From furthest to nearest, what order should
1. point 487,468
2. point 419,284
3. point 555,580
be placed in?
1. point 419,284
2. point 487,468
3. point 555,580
---
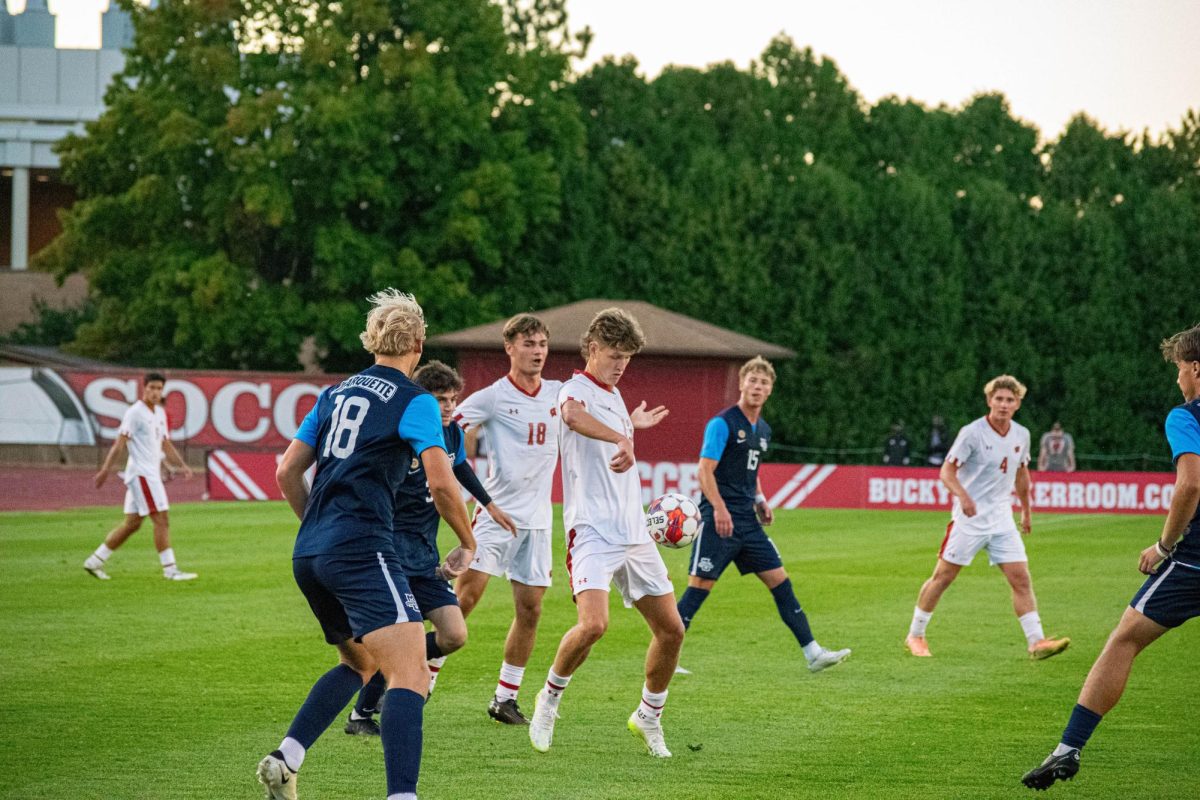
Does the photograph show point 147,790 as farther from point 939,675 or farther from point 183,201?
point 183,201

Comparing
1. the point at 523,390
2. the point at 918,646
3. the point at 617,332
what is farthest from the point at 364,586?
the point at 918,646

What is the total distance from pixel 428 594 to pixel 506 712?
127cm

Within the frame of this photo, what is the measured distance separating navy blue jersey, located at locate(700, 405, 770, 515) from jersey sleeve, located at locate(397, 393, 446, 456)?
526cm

## Required work
Report every line in the items above that contains the word "distance", copying each one in full.

## Solved problem
What is the total distance from pixel 428 594 to pixel 506 712?
Within the frame of this photo, what is the measured distance separating navy blue jersey, located at locate(700, 405, 770, 515) from jersey sleeve, located at locate(397, 393, 446, 456)?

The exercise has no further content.